Steve:Brewer-Cliftonとしてはありません。Brewer-Cliftonは6種類のChardonnayと6種類のPinot Noirを作っていますが,そのコンセプトは,違いは畑だけ,ということです。同じ樽,同じイースト,同じ時間をかけ,同じ日にボトリングします。もし畑を買ったらそれだけ特別に扱いたくなってしまいます。正確に言うと我々はブドウを“買う”のではありません。畑をリースしているのです。畑の作業はすべて自分たちでやります。
Q:そういった方法を取るのはとってもユニークですね。例えばブルゴーニュだと,いい畑に新樽を多く使ったりしますが。
Steve:樽に関しては1/3が新しいもの1/3が1年経ったもの,残りが2年以上というルールでやっています。
Q:すべての畑を同じに扱うというのはすごく実験的に感じます。
Steve:それこそが我々がいつも言っていることで,これはただの実験です。ほかの多くのプロデューサは,我々のやり方を聞くと,少し腹を立てるんです。「あなた方はその畑から最もおいしくなるようにワインを作るべきだ」とね。ところが我々はどれが「ベスト」だとか「ワースト」とか「ポジティブ」とか「ネガティブ」とか考えないのです。我々はただ畑の間の「違い」を見せたいのです。そのための一番いい方法が,全部を同じ方法で扱うことです。6種類のChardonnayはどれも大きく違います。これがただのサイトの違いなのです。場所の違いを感じるのは手法の違いよりももっと面白く感じます。
Q:毎年同じやり方なのですか?
Steve:唯一変えたのは,Pinot Noir用のイーストをRC212というものにしたことです。前のイーストはワインをスパイシーにするものでした。ただ,我々は全く除梗しないのでスパイシーになりがちです。スパイシーにスパイシーが重なるのを避けるためにイーストを変えたのです。
Q:PalminaとB-Cの違いを教えてください。
Steve:PalminaとB-Cは大きく違います。多くのカリフォルニアのワイナリはリースリングからカベルネ,シラーまであらゆる種類を手がけようとしています。どこにフォーカスしているのかわかりません。それに対してPalminaではイタリアン品種だけです。B-CではChardonnayとPinotだけ。その間で意識が切り替わるのです。Palminaのマーケティングにはいろいろ考えなければいけません。これらはアメリカ人にとって新しいものなので,“教えること”から始めないといけないのです。

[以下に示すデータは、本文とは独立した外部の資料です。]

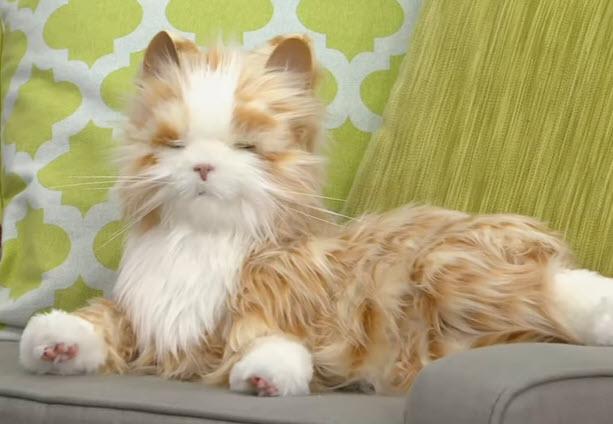 Tabby Cat Hasbro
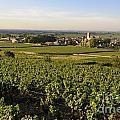 Vineyard And Village Of Pommard. Cote D'or. Route Des Grands Crus. Burgundy.france. Europe by Bernard Jaubert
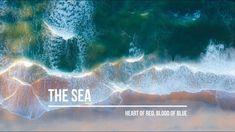 The Sea: Nocturne in D (Original Piano Solo)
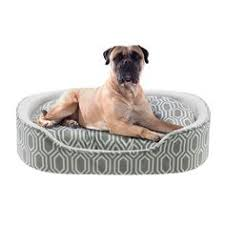 Petco Dog Beds by Petco Memory Foam Brown Couch Dog Bed Http Www Petco Com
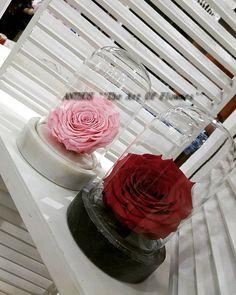 🌹 Rose Amor 🌹 #RoseAmor_ForeverRoses #foreverroses #roses #pinkroses #redroses #flowers #flowerlovers #pink #red #loveroses #love #floristshop #thessaloniki #greece #anthos_theartofflowers #lastsforever #marble #whitemarble #blackmarble #nofilters Thessaloniki, Black Marble, Pink Roses, Greece, Flowers, Instagram, Amor, Greece Country, Royal Icing Flowers
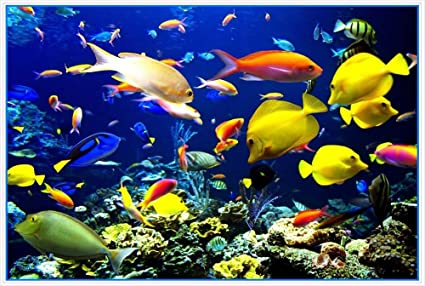 Ocean Scene With Tropical Fish Coral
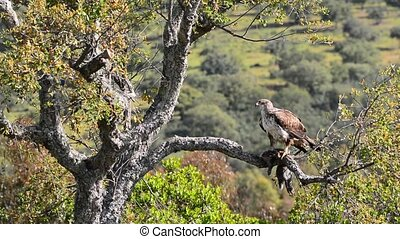 Female Bonellis eagle - Female Bonellis eagle perched on a...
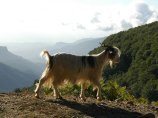 51 -Parco Nazionale dell'Aspromonte, capre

Q:LAでは「白ワイン=Chardonnay」と思っている人が大半です。
Steve:その通りです。ただ,ラッキーなのはSanta Margaritaというイタリアのワイナリが米国でここ数年Pinot Grigioの宣伝をしてくれたので,急に2番目の白ワインになったのです。これでPalminaのワインを売るのは随分楽になりました。
Q:ワインメーカーが二人というのはやりにくくないですか。例えば一人がワインメーカーで一人がマーケティングというのがよくある組み合わせですよね。

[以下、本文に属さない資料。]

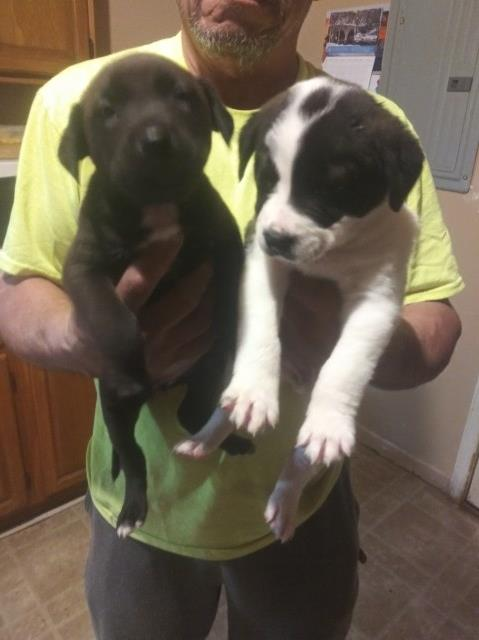 American Pit Bull Terrier puppy for sale + 59640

Steve:最初はよく聞かれました。どちらがワインメーカーでどちらがマーケティングですかと。両方です,と答えるのですが。
ただ,GregにはMelvilleがあり,私にはPalminaがあるので,別々のワインメーカーだとは思ってもらえます。ワインメーカーが協力するのは普通は結構難しいと思いますが,私達には決めた方式があります。時間の大半は畑やブドウを育てる人とに割かれているのです。ブドウが収穫されると,そこで基本的にはすべて終わっています。そこで合意がないことはありません。決まっているからです。
また,私はPalminaとB-Cのワインを持って旅に出てプロモーションします。GregもMelvilleとB-Cをプロモーションします。互いに相手を信じてやっています。
さて,Chardonnay二つ(Mt. CarmelとSweeney Canyon)の登場です。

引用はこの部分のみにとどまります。